The German had merely shaken his head when his number went up. The manager's focus was solely on explaining his changes to sceptical players, the criticism raining down from the stands ignored as he attempted to put his point across to John Terry. "I just concentrate on what I need to do," he said. "I'm confident in that."
This still smacked of a gamble, the withdrawal of the midfield shield in Makelele against an Arsenal side at their most dangerous on the counterattack.
Terry appeared to need some persuasion as to what the switches would involve. Didier Drogba looked just as perplexed at first, the assistant manager Steve Clarke serving up a bullet-pointed summary while Grant shuffled back into the dug-out. The manager needed the strategy to work or his own prospects would have been rendered as grim as his side's title chase. Cue redemption and, ultimately, relief.
There was a switch to 4-4-2, the first time Grant has partnered Drogba and Nicolas Anelka as a traditional front pair, with Joe Cole pinned to the right flank and Salomon Kalou to the left. Desperation ensured the play was more direct but, in the chaos that ensued, Arsenal were duly battered into submission.
"We want to play in two systems," explained the manager. "We changed things around and had two great chances before, maybe more than two chances, so we wanted to put more pressure on the defence."

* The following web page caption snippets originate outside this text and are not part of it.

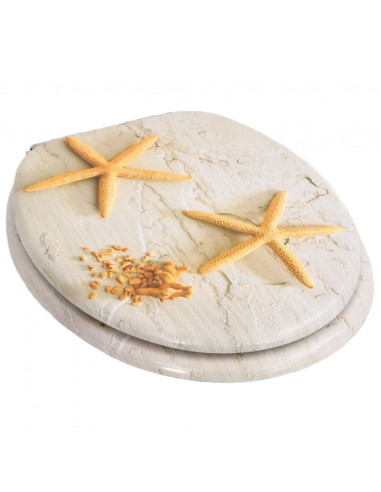 Copriwater 2 pz con Chiusura Ammortizzata in MDF Stella Marina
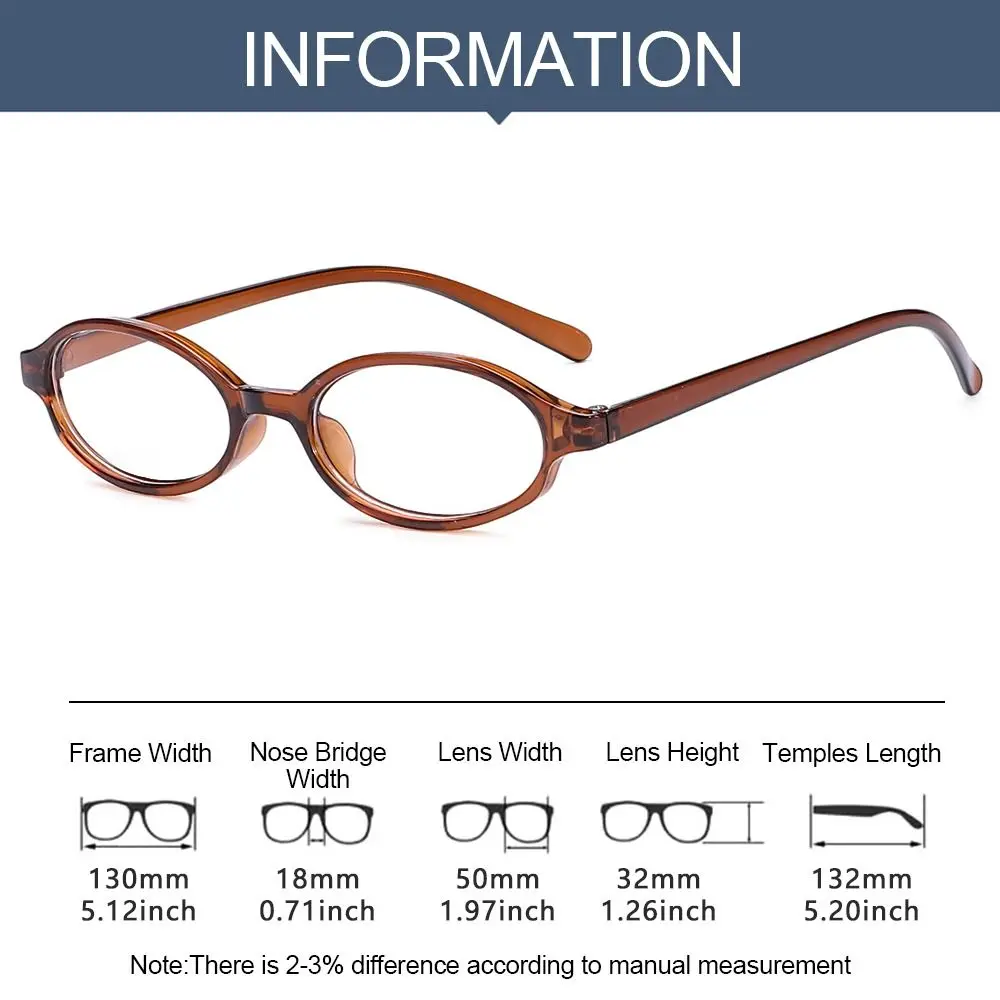 INS Style Japan Spicy Girl Glasses Frame Small Oval Frame Decorative Computer Glasses No Makeup Plain Glasses for Women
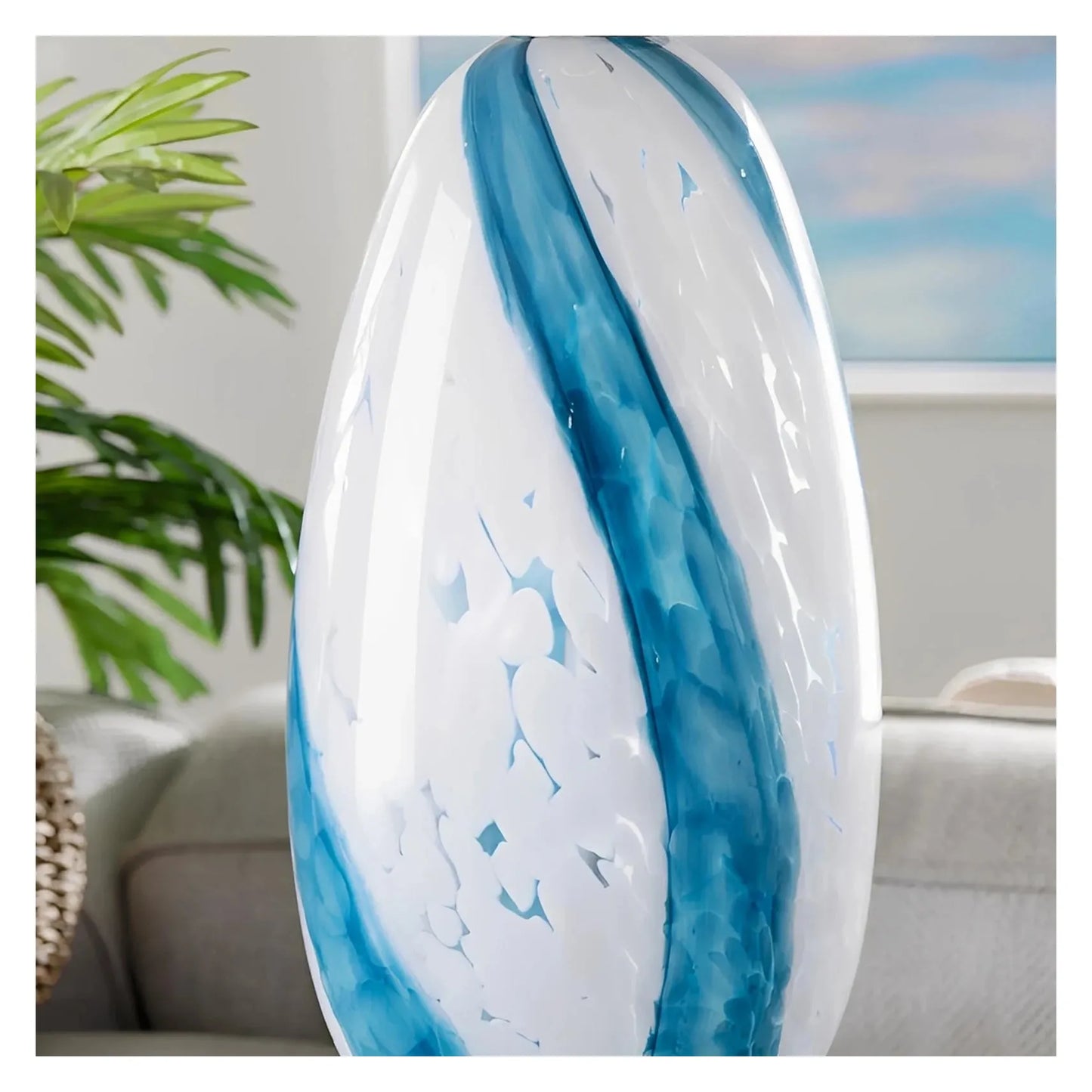 Atlas of Cedar Hill Table Lamps (2-Pack), Blue, Coastal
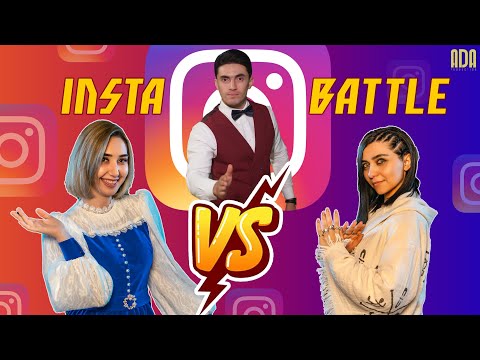 INSTA BATTLE - Ayka Dimond VS Maral Dezio #adaproduction #instabattle #turkmenistan #show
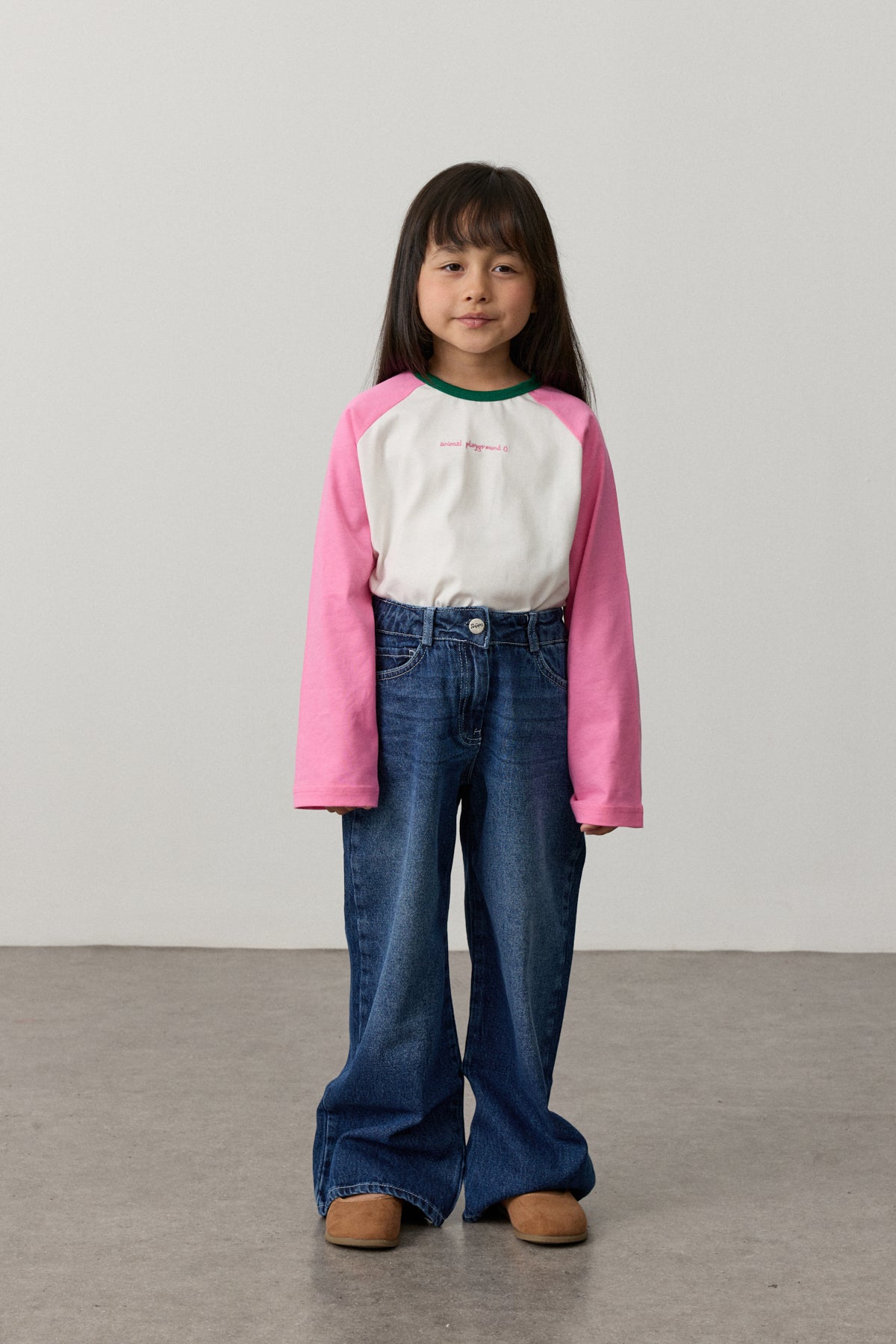 Straight Denim Pantolon Lacivert - Fahhar Kids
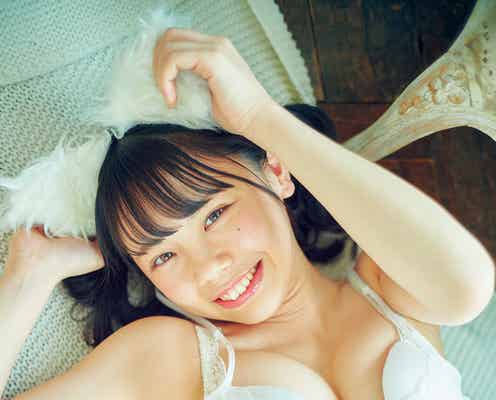 注目のアイドル・chuLa蒼井聖南、初グラビアで猫に 豊満バスト全開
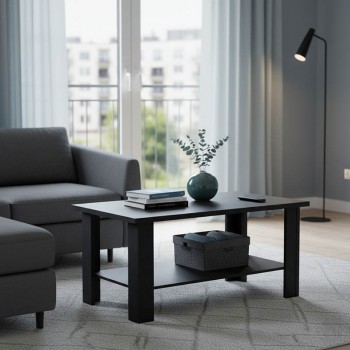 Τραπέζι σαλονιού Riano pakoworld zebrano μελαμίνης 89x49.5x42εκ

It was all too much for the visitors. Juliano Belletti and Anelka played a part in Drogba's scrappy winning goal and, by the time Grant introduced Mikel John Obi, this game was edging towards conclusion and the required return to 4-3-3 mattered little.
The final whistle had Grant bellowing in celebration into his coat, his eyes never leaving the turf.
There is a geekiness to Grant even in victory, yet on this occasion he can be forgiven anything.